Christopher descubrió que a sus pies se encontraba la gorrita de lana carmesí.
—Nos hemos visto antes —dijo. No era una pregunta, pero a ella no le importó.
—No —respondió con seriedad. Llevaba unos jeans ajustados y un top blanco que había adaptado cortando las mangas de una camiseta, dejando al descubierto su ombligo y sus caderas atractivas. Se sacudió las piernas, se masajeó las nalgas y recogió su cabello detrás de la oreja mientras buscaba entre los libros esparcidos a sus pies.
Pero lo más misterioso son tus movimientos, algo nerviosos... algo... atolondrados.
—¿Me ayudas? —dijo ella, colocando un grupo de libros en la estantería.
Tenía una voz grave, de contralto, y un poco ronca, lo que le daba un toque salvaje.
—Claro —contestó él, volviendo a concentrarse—. Estaba buscando el libro de rimas de Bécquer, el original —añadió mientras la ayudaba—. ¿Lo has visto por ahí?
Ella se detuvo, puso las manos en la cintura y alzó las cejas.
—Era uno que tenía aquí —le reprochó, señalando con los ojos hacia donde estaban los libros apilados—. Ya no sé, debe estar por ahí. —Respiró y continuó organizando el desorden.

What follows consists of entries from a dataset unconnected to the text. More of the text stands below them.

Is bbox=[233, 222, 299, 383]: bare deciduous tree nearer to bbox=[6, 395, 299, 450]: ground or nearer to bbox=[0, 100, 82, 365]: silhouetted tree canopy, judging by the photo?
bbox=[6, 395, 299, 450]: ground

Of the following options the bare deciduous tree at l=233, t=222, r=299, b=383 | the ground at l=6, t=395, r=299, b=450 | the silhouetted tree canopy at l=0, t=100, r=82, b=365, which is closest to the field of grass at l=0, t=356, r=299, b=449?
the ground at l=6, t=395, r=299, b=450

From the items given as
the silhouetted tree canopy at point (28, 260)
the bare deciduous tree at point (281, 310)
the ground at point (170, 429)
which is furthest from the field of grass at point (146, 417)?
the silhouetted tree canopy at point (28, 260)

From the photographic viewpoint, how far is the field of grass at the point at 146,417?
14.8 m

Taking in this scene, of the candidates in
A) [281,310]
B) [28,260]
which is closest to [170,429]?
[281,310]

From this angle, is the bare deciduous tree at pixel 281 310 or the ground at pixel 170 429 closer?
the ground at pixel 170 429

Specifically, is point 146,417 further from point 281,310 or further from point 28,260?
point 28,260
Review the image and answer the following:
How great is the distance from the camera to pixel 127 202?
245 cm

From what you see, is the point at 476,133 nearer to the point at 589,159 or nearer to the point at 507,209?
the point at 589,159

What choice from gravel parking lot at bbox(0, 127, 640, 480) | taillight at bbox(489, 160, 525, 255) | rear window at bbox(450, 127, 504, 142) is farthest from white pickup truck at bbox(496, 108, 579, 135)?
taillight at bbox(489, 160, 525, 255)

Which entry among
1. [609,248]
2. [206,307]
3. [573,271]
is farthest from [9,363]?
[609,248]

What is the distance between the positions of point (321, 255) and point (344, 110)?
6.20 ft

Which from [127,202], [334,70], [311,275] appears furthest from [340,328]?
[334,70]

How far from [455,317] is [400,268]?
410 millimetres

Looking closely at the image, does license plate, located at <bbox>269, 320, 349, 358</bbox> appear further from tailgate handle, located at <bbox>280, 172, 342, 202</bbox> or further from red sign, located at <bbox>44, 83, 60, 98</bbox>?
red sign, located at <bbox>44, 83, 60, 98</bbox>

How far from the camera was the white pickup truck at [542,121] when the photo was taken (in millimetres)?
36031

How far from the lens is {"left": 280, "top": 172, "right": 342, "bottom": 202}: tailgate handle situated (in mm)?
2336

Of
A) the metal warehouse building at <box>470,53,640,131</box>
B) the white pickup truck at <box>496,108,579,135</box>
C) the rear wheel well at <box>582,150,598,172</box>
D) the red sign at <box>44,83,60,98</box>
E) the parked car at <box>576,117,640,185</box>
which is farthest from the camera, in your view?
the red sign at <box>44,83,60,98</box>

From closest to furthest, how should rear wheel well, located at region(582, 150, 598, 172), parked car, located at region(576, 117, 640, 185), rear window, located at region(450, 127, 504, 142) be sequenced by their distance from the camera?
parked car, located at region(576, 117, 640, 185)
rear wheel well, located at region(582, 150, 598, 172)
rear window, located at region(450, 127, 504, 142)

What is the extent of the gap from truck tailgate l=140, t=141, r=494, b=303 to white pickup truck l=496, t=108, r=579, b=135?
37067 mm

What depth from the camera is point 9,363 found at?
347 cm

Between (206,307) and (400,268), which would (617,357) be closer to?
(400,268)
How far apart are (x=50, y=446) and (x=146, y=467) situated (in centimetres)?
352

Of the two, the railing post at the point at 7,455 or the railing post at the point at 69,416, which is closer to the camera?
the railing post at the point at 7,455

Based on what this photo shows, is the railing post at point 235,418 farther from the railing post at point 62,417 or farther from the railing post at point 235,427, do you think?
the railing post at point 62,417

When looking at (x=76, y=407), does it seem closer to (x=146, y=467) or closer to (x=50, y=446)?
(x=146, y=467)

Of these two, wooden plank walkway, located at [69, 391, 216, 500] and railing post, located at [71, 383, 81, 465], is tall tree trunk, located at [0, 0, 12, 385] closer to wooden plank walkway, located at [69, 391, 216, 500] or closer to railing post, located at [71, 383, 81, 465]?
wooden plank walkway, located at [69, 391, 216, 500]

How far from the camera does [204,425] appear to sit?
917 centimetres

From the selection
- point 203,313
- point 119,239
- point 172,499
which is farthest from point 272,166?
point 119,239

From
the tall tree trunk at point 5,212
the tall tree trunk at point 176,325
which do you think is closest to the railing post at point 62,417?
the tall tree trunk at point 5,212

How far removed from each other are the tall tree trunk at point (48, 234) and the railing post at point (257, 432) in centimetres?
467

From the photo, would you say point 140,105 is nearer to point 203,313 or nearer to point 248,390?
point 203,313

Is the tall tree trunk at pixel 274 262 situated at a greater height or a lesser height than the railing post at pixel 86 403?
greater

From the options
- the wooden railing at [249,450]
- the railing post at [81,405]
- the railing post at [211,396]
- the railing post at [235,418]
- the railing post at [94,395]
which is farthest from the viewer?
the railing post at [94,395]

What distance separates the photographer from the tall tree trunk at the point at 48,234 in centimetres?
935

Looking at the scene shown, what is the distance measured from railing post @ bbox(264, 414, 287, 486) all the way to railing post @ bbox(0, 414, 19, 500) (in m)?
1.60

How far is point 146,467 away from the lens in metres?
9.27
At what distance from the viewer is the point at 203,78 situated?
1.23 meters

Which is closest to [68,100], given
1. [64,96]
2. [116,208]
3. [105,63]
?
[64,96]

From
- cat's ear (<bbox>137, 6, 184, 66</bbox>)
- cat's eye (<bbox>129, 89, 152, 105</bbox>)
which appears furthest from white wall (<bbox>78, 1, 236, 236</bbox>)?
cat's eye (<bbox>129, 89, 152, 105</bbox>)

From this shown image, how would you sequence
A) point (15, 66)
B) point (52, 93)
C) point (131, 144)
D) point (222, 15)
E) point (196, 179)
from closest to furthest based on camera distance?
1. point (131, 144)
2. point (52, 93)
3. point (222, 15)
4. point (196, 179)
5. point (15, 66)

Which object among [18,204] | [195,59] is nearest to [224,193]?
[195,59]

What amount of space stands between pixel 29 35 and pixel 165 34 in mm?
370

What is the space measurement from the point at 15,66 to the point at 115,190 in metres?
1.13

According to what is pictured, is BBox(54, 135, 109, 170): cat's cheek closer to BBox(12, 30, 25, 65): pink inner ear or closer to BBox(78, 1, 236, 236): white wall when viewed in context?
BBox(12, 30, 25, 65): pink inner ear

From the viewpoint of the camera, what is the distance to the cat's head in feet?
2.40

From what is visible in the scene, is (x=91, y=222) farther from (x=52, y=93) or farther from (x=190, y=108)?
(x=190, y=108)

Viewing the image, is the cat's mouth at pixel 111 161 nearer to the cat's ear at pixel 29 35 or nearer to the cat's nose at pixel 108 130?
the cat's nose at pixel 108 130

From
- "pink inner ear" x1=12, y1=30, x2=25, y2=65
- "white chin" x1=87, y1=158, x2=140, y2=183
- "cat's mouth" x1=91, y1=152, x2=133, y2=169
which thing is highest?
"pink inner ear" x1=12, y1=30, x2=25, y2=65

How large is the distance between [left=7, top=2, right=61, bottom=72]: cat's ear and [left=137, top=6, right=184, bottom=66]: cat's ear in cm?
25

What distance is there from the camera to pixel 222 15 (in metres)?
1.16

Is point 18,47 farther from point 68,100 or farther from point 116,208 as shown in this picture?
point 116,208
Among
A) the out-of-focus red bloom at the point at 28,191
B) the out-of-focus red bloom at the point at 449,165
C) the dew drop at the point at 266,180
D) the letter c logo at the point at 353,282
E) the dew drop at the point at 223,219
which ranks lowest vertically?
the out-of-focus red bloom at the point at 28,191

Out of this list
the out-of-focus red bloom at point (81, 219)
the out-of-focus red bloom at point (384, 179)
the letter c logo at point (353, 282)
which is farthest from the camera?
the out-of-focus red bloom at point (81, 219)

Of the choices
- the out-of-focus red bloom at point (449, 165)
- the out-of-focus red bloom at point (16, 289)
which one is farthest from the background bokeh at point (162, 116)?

—¿Si? Disculpa —respondió él, acomodando un conjunto de libros. Espió hacia la entrada de la biblioteca y notó que todo estaba tranquilo—. Tenemos suerte de estar tan lejos, si no ya nos hubieran sacado —dijo con algo de optimismo. Levantó la gorrita carmesí y se la extendió.
Ella la tomó y comenzó a limpiarla.
—¿Cómo te llamas? —le preguntó Christopher con voz amable.
—¿Para qué quieres saber?
—Quisiera saber el nombre de la persona que casi mato a pura rima —le dijo Christopher, refiriéndose al tipo de libros que habían caído sobre ella.
La mujer soltó una ligera sonrisa mientras se ponía el gorrito carmesí en la cabeza, pero al instante la disimuló haciéndola parecer burlona.
—Tranquilo, fallaste —le respondió con falsa seriedad—. Mira, ni un rasguño.
Se agachó y levantó la pila de libros que había separado.
—Qué bueno —dijo Christopher—, porque no me atrevería a matar la poesía. —Y levantó el último libro del suelo, que resultó ser el ejemplar original de rimas de Gustavo Adolfo Bécquer. Ella se acercó con una mirada fulminante.
—¿Qué es la poesía? —le preguntó irónicamente, antes de salir del pasillo sin esperar la respuesta.
Christopher le respondió con un susurro mientras la miraba alejarse en dirección al escritorio. Luego, abrió el libro, pasó al vuelo todas las páginas, lo volteó y agitó, pero su cuaderno no se encontraba adentro.
Entonces, fue tras ella de nuevo. Estaba leyendo en una de las sillas del escritorio. Conforme se acercaba, se dio cuenta de que era su cuaderno y se vio invadido por un sentimiento muy singular. No tuvo más duda, se habían conocido antes, pero al parecer ella no lo recordaba o tal vez no quería ponerse en evidencia. Era una sincronicidad extraña y maravillosa al mismo tiempo. Su cuaderno era más que un simple objeto para él, era una parte de su alma, su pasaporte al planeta de los sueños, y ahora estaba en manos de la mujer de gorrito carmesí. La misma mujer que había visto en Neptuno. Por fin la había traído a la vigilia.
Hay momentos que llegan para quedarse.